● TASK TO CARRY OUT
Extend the abstract on safe blood component administration, beginning right after its final sentence.

● TEXT SHOWN
Date of Graduation

Spring 5-19-2016

Document Type

Project/Capstone

Degree Name

Master of Science in Nursing (MSN)

College/School

School of Nursing and Health Professions

Abstract

By far the greatest risk to patients is human error; receiving the wrong blood component or one that is not compatible. A fatality subsequent to a blood transfusion is a devastation one cannot quantify. Blood transfusions are a routinely performed life saving intervention in the inpatient acute care hospital setting. Although blood transfusions can be extremely beneficial when delivered correctly, the risks associated with receiving incorrect blood components are severe and potentially fatal. The blood component administration process in the inpatient acute care hospital setting is dependent upon the systematic function of both communication and interaction technology. Therefore, the Institute for Healthcare Improvement’s Idealized Design of Clinical Practice (IDCOP) program (IDCOP), Interaction, provided the clinical framework for this project. A mixed closed, thirty-four bed critical care unit, was utilized for this project, which presented many opportunities to evaluate and trial the blood component administration process. Lewin’s change theory, unfreeze, move, and refreeze provided the methodology for this project. We determined, enhanced communication was needed and implemented a checklist to be dispensed along with the blood component to assist healthcare workers in completing all steps in the process. Real time audits were conducted of dispensing, administering, and monitoring of blood components after administration, yielding quantitative data for further analysis. Multiple PDSA’s were conducted each time the checklist was revised and implemented.

● GIVEN ENTRIES
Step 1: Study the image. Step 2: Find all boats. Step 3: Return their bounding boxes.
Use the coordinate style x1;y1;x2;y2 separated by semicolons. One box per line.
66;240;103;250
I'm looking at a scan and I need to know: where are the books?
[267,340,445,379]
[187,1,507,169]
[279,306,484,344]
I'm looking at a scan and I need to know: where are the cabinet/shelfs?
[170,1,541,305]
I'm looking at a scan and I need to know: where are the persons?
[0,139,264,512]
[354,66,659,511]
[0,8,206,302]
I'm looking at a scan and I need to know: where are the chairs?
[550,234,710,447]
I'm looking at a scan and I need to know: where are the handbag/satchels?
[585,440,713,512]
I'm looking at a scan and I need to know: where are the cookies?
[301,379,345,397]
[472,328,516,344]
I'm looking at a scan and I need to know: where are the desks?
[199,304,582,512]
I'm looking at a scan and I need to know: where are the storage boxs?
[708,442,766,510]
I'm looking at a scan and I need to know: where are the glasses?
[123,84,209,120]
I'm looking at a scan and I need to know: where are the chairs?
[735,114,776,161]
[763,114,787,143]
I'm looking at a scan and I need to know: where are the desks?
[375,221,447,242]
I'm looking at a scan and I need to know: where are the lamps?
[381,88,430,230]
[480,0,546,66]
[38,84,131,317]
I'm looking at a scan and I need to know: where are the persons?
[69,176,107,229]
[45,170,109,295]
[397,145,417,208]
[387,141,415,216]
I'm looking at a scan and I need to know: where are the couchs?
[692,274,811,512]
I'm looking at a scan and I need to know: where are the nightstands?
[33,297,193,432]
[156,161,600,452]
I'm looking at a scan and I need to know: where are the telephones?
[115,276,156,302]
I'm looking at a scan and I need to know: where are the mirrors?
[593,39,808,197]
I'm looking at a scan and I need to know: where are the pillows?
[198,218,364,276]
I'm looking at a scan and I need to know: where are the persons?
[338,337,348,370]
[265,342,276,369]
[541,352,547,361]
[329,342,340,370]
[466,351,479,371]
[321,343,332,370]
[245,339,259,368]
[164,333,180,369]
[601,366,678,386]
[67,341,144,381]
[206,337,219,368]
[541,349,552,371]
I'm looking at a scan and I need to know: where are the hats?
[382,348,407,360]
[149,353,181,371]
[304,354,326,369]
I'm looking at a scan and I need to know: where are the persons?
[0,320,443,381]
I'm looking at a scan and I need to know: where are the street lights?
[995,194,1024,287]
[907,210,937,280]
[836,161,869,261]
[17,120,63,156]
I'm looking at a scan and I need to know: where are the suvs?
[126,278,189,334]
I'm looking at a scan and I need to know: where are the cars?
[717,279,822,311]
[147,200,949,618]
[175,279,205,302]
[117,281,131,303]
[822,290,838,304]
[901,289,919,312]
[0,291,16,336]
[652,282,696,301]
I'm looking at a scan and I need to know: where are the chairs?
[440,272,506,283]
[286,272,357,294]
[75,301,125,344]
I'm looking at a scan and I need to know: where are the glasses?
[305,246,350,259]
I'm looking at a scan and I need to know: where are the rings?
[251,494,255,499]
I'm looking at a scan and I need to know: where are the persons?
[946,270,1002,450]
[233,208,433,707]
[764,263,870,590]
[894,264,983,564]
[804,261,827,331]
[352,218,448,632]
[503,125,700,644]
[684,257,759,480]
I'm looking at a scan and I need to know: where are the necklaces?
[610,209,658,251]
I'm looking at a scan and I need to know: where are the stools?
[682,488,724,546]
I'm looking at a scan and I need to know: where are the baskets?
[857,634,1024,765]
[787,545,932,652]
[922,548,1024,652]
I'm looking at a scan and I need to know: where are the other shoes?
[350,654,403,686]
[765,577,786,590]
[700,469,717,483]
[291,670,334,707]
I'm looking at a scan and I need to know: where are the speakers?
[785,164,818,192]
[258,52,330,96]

● SOLVED EXERCISE
A transfusion navigator was put into the electronic charting system to assist healthcare workers with the steps associated with blood component administration. To aid in sustainability a teach-back process to confirm competency was implemented for nurses to be initiated in the event of fallouts or errors improve knowledge retention and improve outcomes. The interventions put in place during this project were both effective and sustainable as the goal to reduce blood component administration errors by 50% by the end of the first quarter of 2016 was attained and the new process has been included in new policies.